Conveniently, the replacement came to around €150, as the cheaper models were allegedly out of stock. With the local currency experiencing significant inflation and exchange rates fluctuating heavily, paying by card wasn’t ideal. And so, like the imbeciles that we are, we handed over a crisp €150 note. That brought the grand total spent on absolutely nothing to €210. Gotta love Egypt!
Resort Life
Having finished our dives, Rphan and I made our way to the hotel, where everyone else (and a stuffed pigeon) was waiting for us. By that point, Akash, Joshin and Zara had already acquainted themselves with the all-inclusive resort.

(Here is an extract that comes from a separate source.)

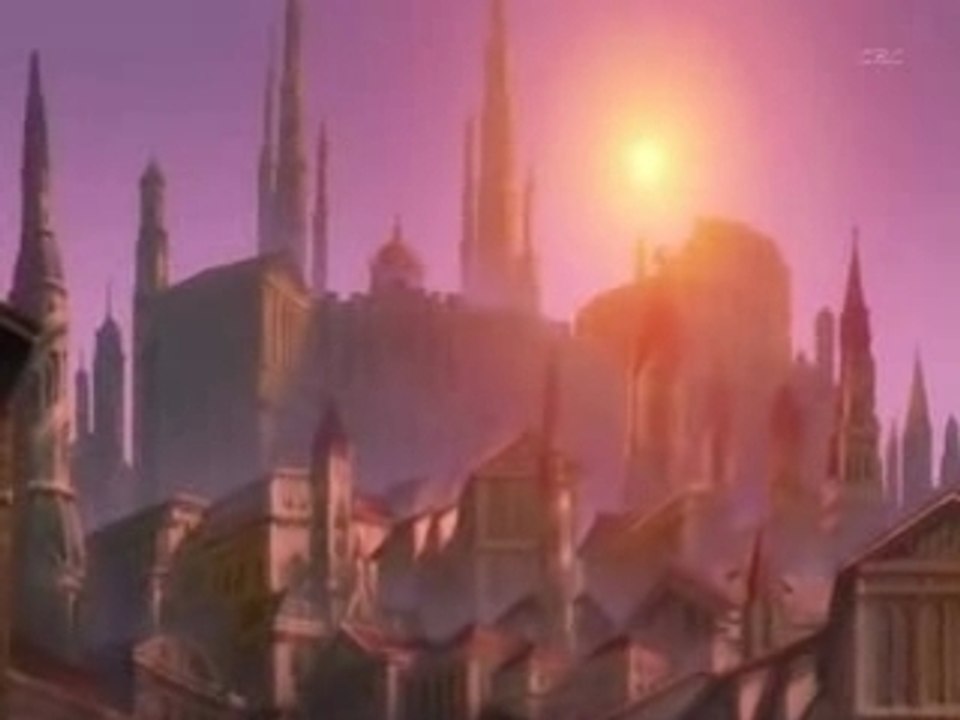 AMV  ROMEO ET JULIETTE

Turns out, Sharm El Sheikh is famous for these kinds of hotels. I can’t say I didn’t get the ick when they first proposed staying there. The photos immediately gave me flashbacks of Cancún. Whilst I like to indulge in luxury every now and then, this was definitely not my style. With such resorts spanning enormous stretches of coastline and boasting every amenity imaginable, I’d much rather stay somewhere smaller and perhaps a little more tasteful – somewhere catering to a particular experience rather than trying to be everything all at once.

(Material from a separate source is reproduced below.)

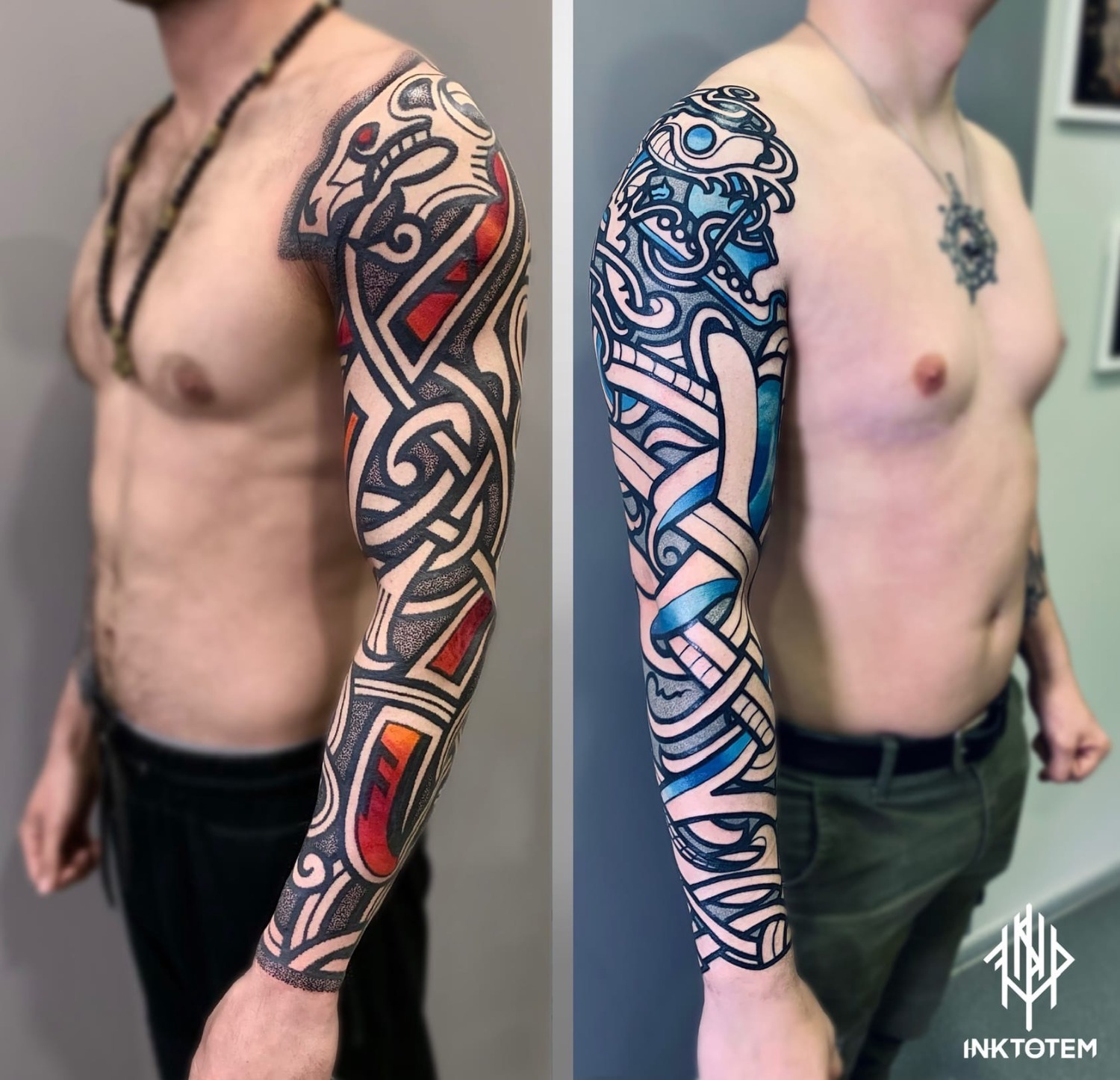 Никита Степаненко VikingTotem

But that’s just me. With the rest of the gang being the bougie types, they made it their mission to explore every single nook and cranny and take full advantage of everything on offer. From sunbathing beside the largest swimming pool I had ever seen to playing golf, from getting massages to watching films in the cinema room, they definitely got their money’s worth. I, on the other hand, swore I’d spend as little time there as humanly possible. I did make full use of the buffet, though.
Whilst the food was good – in a buffet sort of way – even that came with a barrage of complaints from my end, specifically the fact that water was served exclusively in plastic bottles. This would prove to be a recurring theme throughout Egypt, where single-use plastic remains widespread. The waste!